“Why am I so tired?” That is a question I ask myself on a daily basis.
“Why can’t I just wake up?” I wonder to myself, “Do other moms feel like this? probably not, other moms are better than I am, other moms get more sleep. Other moms are ‘super’ in comparison to me.”
“Why am I always tired?” I ask myself as I decide wether or not I should wear yoga pants again for the 4th day in a row. “Maybe because Little Bear thinks it’s his job to try and figure out a way to be permanently affixed to my boob….I don’t know, maybe that’s why.”
” Gosh, I’m so exhausted! Why?! Maybe because Bug refuses to go to bed at night and some nights its 10 before I can get her to fall asleep. How many times does one little person need to go to the bathroom?! Some nights I feel like I’m living in the book ‘Go the F to sleep’ [WARNING: excessive use of the F- word but as a parent, very- extremely relatable]….Yes, that could be it, but even on the worst nights she’s asleep by 9:30 or 10:00″
“Maybe it’s because I’m up till 1:00 A.M. working on my blog because that’s my only quiet time. No, I was tired before I started my blog.”
“I always wake up and try and spend time time with Husband when he gets home from work around 5:45 because lately, thats the only time we have to ourselves. Yeah, but even on a good day Bug and Little Bear are up by 7:00 making their morning demands for food and attention. So it’s not that much of a difference.”
“I can hardly keep my eyes open! the kids kept getting into bed with me last night. I kept putting them back in their beds but the next thing I knew, I was sandwiched between them again. The other night I woke up curled up at the end of the bed because they had taken up all the other space.”

▶ [Material supplied]:
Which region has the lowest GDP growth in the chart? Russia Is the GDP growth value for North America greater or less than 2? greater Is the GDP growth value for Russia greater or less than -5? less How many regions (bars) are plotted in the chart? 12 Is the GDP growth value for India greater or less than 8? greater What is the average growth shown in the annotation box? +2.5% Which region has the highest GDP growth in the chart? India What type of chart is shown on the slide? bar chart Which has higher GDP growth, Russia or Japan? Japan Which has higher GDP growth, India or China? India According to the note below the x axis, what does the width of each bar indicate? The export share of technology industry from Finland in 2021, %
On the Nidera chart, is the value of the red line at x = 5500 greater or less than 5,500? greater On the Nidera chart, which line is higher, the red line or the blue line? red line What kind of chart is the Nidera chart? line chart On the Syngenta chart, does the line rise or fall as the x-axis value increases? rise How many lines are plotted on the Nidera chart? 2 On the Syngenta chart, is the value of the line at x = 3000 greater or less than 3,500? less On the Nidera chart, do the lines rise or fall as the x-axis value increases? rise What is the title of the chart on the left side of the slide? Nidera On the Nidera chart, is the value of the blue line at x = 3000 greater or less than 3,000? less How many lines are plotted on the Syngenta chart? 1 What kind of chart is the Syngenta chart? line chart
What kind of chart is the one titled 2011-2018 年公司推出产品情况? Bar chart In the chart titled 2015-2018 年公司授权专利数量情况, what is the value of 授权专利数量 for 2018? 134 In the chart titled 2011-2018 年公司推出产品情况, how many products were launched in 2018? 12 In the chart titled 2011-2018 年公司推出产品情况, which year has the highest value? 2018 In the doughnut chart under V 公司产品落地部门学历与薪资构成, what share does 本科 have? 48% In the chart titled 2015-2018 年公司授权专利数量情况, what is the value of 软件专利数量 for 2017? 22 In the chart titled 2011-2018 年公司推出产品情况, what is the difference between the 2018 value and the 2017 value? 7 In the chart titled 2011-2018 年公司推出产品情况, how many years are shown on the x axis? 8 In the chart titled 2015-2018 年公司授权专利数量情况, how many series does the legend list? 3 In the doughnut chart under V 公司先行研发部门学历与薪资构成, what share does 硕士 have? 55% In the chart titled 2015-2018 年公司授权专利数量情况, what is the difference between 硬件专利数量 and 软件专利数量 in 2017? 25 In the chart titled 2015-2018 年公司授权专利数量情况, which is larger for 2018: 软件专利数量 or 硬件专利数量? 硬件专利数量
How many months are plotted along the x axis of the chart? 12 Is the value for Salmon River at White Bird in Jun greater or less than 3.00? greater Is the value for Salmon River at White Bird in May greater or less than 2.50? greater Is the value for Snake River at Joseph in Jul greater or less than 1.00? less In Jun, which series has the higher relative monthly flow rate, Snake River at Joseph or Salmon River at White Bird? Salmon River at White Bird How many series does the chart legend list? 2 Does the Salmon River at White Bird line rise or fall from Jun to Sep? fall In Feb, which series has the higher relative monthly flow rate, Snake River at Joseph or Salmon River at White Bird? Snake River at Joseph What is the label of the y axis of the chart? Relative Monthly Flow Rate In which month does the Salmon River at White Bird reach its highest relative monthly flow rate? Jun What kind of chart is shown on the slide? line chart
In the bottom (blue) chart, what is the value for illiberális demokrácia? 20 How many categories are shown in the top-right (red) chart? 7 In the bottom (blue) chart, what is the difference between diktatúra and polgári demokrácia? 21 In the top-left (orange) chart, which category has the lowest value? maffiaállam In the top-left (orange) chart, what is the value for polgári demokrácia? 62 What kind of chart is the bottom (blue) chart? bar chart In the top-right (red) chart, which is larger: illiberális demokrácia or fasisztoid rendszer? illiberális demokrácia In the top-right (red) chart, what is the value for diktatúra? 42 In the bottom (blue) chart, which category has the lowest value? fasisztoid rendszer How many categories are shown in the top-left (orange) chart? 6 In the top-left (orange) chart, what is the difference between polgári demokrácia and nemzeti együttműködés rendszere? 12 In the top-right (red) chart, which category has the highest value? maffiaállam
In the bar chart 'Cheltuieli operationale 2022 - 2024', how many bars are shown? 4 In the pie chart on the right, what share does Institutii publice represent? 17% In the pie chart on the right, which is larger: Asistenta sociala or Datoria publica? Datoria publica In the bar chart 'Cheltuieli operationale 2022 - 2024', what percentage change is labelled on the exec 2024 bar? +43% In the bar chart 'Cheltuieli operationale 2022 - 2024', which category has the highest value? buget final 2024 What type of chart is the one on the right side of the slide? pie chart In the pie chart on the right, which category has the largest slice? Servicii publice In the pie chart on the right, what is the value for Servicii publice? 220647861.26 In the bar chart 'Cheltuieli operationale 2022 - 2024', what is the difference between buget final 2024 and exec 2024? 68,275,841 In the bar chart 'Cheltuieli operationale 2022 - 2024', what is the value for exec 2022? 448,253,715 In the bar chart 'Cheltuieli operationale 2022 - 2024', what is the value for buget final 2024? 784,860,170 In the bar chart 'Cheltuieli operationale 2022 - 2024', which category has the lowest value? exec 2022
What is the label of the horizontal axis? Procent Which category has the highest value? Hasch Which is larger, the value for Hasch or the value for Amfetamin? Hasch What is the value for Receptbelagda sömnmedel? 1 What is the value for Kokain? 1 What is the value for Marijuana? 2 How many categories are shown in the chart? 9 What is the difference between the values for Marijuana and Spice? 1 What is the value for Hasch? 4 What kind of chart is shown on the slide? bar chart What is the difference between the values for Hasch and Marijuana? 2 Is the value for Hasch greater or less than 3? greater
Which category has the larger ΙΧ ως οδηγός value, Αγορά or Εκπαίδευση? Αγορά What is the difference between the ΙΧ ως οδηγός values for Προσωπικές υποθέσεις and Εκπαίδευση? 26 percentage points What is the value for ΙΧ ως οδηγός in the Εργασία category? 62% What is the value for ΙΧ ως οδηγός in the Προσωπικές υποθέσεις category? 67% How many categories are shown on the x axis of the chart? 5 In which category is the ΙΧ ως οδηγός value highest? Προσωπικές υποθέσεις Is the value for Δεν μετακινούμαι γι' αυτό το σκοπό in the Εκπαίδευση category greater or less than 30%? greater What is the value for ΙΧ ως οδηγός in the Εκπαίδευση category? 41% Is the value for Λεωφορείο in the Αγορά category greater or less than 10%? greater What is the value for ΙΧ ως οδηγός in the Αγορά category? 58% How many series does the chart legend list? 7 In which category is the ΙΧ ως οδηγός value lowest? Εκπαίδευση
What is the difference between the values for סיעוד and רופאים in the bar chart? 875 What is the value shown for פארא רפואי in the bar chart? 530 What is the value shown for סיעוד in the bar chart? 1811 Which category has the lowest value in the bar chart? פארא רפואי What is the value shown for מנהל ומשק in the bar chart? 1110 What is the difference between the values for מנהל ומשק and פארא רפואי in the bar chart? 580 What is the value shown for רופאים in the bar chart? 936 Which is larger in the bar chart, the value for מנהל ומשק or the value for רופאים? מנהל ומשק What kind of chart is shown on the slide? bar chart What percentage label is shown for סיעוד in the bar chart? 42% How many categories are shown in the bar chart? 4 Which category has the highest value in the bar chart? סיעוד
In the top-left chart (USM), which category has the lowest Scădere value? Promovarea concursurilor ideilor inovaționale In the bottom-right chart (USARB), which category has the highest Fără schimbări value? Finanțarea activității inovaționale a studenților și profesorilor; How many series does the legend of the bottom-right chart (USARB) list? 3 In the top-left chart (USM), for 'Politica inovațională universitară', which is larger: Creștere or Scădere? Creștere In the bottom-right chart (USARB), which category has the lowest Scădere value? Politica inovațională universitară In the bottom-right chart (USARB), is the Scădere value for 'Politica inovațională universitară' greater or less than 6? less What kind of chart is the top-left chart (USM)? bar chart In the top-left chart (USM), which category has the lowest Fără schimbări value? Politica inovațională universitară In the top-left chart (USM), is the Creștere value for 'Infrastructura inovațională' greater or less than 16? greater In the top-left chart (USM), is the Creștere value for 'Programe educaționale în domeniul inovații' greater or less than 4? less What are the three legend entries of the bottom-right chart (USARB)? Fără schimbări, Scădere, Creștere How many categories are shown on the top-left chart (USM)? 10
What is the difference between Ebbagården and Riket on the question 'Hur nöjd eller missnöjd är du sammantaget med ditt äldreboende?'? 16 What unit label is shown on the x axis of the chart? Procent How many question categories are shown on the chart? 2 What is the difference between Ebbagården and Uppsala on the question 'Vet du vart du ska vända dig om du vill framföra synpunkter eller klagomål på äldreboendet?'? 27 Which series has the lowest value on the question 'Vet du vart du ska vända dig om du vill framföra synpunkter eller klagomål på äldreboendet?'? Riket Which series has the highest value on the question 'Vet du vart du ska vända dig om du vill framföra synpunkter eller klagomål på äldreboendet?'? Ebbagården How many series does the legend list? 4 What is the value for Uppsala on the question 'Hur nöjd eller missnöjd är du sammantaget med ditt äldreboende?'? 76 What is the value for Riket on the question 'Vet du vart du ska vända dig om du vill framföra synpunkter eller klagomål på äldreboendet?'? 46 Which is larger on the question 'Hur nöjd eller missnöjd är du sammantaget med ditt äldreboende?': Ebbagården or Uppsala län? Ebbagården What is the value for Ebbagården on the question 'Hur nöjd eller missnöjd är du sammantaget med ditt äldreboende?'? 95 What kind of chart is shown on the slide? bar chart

▶ [Task instructions]:
- A) Decide whether each statement agrees with the text on being tired, answering yes or no and quoting the words of the text that settle it: (i) Even on the worst nights, Bug is asleep by 9:30 or 10:00. (ii) Husband gets home from work around 5:45. (iii) The tiredness started only after the blog began.
- B) Write the next part of the text on being tired, starting right after its final sentence.
The records do not matter for this exercise.

▶ [Activity answers]:
- A)
(i) Yes: "even on the worst nights she’s asleep by 9:30 or 10:00"
(ii) Yes: "when he gets home from work around 5:45"
(iii) No: "No, I was tired before I started my blog."

- B)
“I can’t seem to get anything done because I’m so flipping tired! did I shower today?, Brush my teeth?, Put on deodorant?, Makeup! What’s that? Tomorrow I’m going to the gym, that might help.”
“I am so crabby today…I was crabby yesterday too…And the day before yesterday…Am I always crabby? I’m just so tired! And the kids just won’t let up! In their defense, they are kids and kids usually don’t let up.”
“I miss working outside of the home. I feel like everything I do here with the kids is just to survive and I’m still tired!”
“Oh, I know why I’m so tired. I’m a mom. get used to it self. you have at least 18 more years of this but that’s optimistic thinking because you know despite all the struggles and the constant fatigue, these little monsters are your everything and to deny them or yourself the joy of more siblings is not going to happen. ”
It doesn’t really matter what you do. You could be a stay at home mom or a mom working outside of the home. Being a mom is a labor of love. You are CONSTANTLY laboring out of love for your children so you are constantly tired. The light at the end of the tunnel is when you are old and you become an empty nester! Then, you will be old and if you are anything like my mom, you will still have your kids around making demands (love you mom!)….So really, from here on out, you will always be tired…Welcome to your new body! Embrace it. Good luck, and here’s to the weekends away from your children when you end up sleeping the entire time in preparation for the next 3-6 months of pure exhaustion.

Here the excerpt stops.